No setor dos brinquedos, Miguel Pina Martins, CEO da Science4You, admite não ter sentido essa escassez ao nível da mão-de-obra, mas mostra-se preocupada com a evolução do setor, ditada pelo ritmo da pandemia. “Enquanto não houver festas de aniversário, a compra de brinquedos vai estar sempre muito limitada”, diz, durante a sua intervenção na mesa redonda, moderada por Ana Marcela, diretora executiva da Pessoas.
“É um tema complexo e que não vai passar assim tão depressa”, continua Miguel Pina Martins, relembrando o encerramento da esmagadora maioria das lojas da Disney na Europa, enquanto nos Estados Unidos vai fechar 60, deixando em operação apenas duas dúzias.
Onboarding virtual pode ter impacto no turnover
Apesar de todas as dificuldades, a PwC não deixou de contratar durante a pandemia — a semelhança de muitas outras empresas –, mas o processo de acolhimento e integração teve forçosamente de mudar. Se, antes da Covid-19, o onboarding de novos colaboradores passava por atividades em grupo fora de Lisboa, durante os últimos dois anos, as atividades migraram para o ecrã e, no limite, para uma encomenda em jeito de presente que os novos membros recebiam em casa.

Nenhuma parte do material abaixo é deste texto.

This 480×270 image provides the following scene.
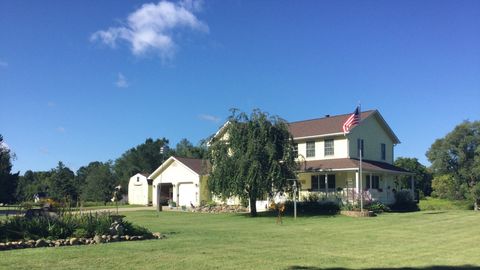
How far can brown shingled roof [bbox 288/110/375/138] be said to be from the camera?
38016mm

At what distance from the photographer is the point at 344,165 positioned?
114ft

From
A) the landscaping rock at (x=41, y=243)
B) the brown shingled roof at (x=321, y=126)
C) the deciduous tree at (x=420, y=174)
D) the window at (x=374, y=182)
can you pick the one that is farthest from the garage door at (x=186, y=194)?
the deciduous tree at (x=420, y=174)

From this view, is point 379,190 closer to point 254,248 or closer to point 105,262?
point 254,248

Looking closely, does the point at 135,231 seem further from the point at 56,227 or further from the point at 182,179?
the point at 182,179

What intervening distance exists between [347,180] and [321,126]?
5233 mm

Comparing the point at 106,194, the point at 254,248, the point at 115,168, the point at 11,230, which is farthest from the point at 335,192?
the point at 115,168

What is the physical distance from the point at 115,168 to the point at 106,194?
3354 centimetres

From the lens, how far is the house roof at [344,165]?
3445 centimetres

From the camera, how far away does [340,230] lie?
801 inches

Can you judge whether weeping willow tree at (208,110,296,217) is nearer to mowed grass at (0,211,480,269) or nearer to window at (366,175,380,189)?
window at (366,175,380,189)

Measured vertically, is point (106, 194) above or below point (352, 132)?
below

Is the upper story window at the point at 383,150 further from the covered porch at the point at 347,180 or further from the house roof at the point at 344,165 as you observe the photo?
the house roof at the point at 344,165

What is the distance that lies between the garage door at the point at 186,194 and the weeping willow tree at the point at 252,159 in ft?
41.2

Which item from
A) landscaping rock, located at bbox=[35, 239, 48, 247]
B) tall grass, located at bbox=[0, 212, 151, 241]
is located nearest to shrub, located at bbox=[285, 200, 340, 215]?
tall grass, located at bbox=[0, 212, 151, 241]
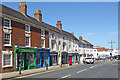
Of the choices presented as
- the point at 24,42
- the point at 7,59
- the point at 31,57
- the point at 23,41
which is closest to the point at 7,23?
the point at 23,41

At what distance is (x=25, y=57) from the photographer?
2556 centimetres

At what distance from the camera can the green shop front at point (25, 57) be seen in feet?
77.1

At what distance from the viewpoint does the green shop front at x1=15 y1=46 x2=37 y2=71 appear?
925 inches

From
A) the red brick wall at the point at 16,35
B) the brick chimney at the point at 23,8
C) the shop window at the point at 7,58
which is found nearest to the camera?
the shop window at the point at 7,58

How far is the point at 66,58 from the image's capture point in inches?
1800

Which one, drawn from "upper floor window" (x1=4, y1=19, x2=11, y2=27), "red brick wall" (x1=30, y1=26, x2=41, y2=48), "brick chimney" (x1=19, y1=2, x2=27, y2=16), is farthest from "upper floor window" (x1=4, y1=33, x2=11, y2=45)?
"brick chimney" (x1=19, y1=2, x2=27, y2=16)

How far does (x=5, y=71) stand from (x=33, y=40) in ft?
28.2

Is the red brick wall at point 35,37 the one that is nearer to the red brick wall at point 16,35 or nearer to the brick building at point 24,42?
the brick building at point 24,42

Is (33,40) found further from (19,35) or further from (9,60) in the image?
(9,60)

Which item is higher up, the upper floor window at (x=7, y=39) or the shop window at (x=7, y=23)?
the shop window at (x=7, y=23)

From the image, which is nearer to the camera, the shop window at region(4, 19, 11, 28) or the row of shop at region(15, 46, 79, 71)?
the shop window at region(4, 19, 11, 28)

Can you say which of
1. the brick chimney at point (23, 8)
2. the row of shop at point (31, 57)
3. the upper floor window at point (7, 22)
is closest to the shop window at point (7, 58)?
the row of shop at point (31, 57)

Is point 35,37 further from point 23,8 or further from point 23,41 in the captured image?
point 23,8

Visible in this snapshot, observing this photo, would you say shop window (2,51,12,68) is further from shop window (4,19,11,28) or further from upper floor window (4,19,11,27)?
upper floor window (4,19,11,27)
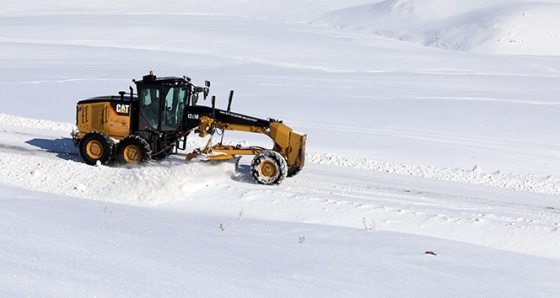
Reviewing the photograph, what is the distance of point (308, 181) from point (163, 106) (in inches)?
136

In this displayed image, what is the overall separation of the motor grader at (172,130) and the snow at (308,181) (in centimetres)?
42

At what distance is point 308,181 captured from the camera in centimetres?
1485

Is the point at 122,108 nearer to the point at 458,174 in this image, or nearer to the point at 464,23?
the point at 458,174

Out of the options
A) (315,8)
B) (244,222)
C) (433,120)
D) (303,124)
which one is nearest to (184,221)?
(244,222)

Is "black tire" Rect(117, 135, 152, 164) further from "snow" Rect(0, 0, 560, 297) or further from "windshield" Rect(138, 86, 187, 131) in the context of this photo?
"windshield" Rect(138, 86, 187, 131)

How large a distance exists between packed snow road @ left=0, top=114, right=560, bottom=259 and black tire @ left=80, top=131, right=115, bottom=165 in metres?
0.62

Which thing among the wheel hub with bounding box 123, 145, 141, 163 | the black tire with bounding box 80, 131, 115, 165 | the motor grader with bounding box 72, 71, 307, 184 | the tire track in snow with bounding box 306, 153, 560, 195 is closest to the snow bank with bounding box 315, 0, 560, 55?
the tire track in snow with bounding box 306, 153, 560, 195

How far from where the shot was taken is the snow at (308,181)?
6363 millimetres

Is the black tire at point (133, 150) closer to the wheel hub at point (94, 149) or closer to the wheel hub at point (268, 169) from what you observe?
the wheel hub at point (94, 149)

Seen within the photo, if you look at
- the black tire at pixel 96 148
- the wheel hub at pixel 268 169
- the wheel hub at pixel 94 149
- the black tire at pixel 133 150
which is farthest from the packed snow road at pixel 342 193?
the wheel hub at pixel 94 149

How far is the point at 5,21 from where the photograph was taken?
57.0 metres

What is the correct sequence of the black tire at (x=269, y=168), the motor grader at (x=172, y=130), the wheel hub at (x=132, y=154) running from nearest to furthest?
the black tire at (x=269, y=168) < the motor grader at (x=172, y=130) < the wheel hub at (x=132, y=154)

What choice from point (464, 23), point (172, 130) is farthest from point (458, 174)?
point (464, 23)

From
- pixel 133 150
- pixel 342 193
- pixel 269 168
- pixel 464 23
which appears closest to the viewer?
pixel 342 193
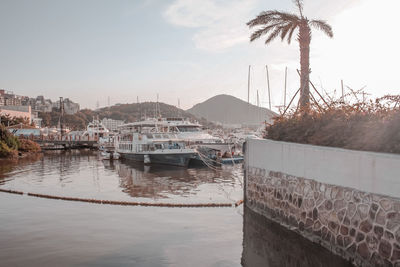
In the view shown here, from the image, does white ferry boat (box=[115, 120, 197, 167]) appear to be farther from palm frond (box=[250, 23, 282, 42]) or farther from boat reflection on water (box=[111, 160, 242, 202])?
palm frond (box=[250, 23, 282, 42])

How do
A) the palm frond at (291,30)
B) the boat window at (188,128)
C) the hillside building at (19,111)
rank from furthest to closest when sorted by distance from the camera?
the hillside building at (19,111) → the boat window at (188,128) → the palm frond at (291,30)

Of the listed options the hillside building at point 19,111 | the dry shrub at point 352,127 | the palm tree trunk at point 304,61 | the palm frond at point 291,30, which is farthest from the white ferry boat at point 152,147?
the hillside building at point 19,111

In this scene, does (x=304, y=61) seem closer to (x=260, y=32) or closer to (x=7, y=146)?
(x=260, y=32)

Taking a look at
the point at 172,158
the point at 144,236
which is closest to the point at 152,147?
the point at 172,158

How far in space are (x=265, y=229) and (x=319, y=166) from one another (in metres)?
3.03

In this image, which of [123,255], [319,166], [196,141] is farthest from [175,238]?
[196,141]

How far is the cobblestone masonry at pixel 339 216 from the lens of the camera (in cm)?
657

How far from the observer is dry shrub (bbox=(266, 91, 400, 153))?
293 inches

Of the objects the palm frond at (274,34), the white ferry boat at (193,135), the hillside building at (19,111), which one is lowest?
the white ferry boat at (193,135)

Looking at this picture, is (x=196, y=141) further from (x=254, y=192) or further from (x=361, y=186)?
(x=361, y=186)

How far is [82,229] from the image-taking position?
11.4 meters

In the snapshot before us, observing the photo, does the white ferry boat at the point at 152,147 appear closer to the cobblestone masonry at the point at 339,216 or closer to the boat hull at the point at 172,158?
the boat hull at the point at 172,158

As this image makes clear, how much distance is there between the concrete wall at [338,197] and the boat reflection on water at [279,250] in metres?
0.22

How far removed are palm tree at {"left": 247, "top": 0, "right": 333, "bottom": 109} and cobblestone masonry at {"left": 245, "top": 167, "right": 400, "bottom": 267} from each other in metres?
6.08
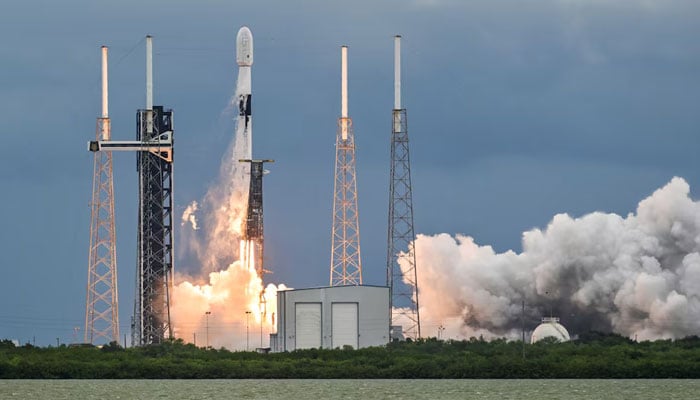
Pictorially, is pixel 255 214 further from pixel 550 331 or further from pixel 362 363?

“Não foi fácil. Nós somos muito uma empresa formadora. Anualmente entram centenas de new-joiners — que são pessoas sem experiência profissional, que acabam de sair das universidades e entram na empresa — e nós temos essa necessidade de recebê-las, acolhê-las e aculturá-las dentro daquilo que são os valores e o propósito da organização”, diz Nuno Simões, diretor de recursos humanos da PwC em Portugal, Cabo Verde e Angola.
“Tínhamos uma série de programas montados em que as pessoas iam para locais fora de Lisboa para estarem juntas e criarem essa ligação presencial. Não conseguimos fazer isso durante estes dois anos, tivemos de fazê-lo de forma virtual. O desafio foi cativar pessoas que nunca sequer foram ao escritório”, continua, acrescentando que houve uma fase de pre-onboarding, que contou com jogos e concursos onde os novos colaboradores se inseriram na cultuar da empresa, e posteriormente, um welcome pack, que além do computador e de todo o equipamento necessário para o teletrabalho, continha também alguns presentes e mensagens de boas-vindas.

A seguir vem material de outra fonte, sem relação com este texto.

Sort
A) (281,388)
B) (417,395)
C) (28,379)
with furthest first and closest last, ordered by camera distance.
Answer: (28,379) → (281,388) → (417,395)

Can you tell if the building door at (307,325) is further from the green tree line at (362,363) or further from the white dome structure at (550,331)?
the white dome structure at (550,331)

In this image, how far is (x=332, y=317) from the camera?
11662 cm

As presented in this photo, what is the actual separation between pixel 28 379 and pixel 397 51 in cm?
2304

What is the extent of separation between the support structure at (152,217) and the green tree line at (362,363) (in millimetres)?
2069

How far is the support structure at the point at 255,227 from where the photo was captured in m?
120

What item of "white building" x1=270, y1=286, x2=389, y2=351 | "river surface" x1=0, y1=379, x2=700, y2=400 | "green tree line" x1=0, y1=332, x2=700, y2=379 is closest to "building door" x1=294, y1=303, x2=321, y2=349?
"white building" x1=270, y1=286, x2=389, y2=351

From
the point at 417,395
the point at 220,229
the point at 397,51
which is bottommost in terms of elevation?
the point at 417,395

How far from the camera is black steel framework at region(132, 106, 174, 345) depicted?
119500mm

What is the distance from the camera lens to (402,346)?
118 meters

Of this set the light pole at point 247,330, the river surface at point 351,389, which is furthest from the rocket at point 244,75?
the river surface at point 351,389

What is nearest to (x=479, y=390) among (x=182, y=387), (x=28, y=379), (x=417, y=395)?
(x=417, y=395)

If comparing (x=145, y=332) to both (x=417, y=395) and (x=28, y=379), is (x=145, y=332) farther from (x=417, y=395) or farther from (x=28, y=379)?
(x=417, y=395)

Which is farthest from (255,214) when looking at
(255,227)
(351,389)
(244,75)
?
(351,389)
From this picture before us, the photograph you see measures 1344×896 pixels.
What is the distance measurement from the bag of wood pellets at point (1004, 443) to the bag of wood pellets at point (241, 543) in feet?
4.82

De uma maneira geral a avaliação é positiva, as pessoas gostaram, sentiram-se bem e integradas, mas sentimos que pode haver um desligamento mais fácil da organização, e isso pode ter algum impacto, mais tarde, no turnover [taxa de rotatividade].
O feedback dos colaboradores foi positivo, mas Nuno Simões mostra-se receoso. “De uma maneira geral a avaliação é positiva, as pessoas gostaram, sentiram-se bem e integradas, mas sentimos que pode haver um desligamento mais fácil da organização, e isso pode ter algum impacto, mais tarde, no turnover [taxa de rotatividade]“, admite.
Por outro lado, Nuno Simões confessa também que a área da consultadoria, tal como outras áreas mais tradicionais, enfrentam atualmente um desafio enorme no sentido de manter a atratividade. “Há uns anos, a PwC e outras entidades deste setor eram uma referência, eram quase um patamar que as pessoas queriam atingir. Hoje em dia, isso está muito mais nivelado. A concorrência por talento passa pela Amazon, pela Google e por aí fora… Mas passa também por startups e empresas muito pequenas que são formadas em hubs de estudantes“, refere.
Essa é a concorrência atual da empresa, tanta na área de business como na área de IT, onde o problema é ainda maior: “Vemos um mercado completamente desequilibrado, onde as pessoas podem escolher onde querem trabalhar e movem-se quase a projetos.” O desafio é, agora, manter a atratividade que caracterizava o setor há uns anos, “manter-nos apetecíveis”, finaliza.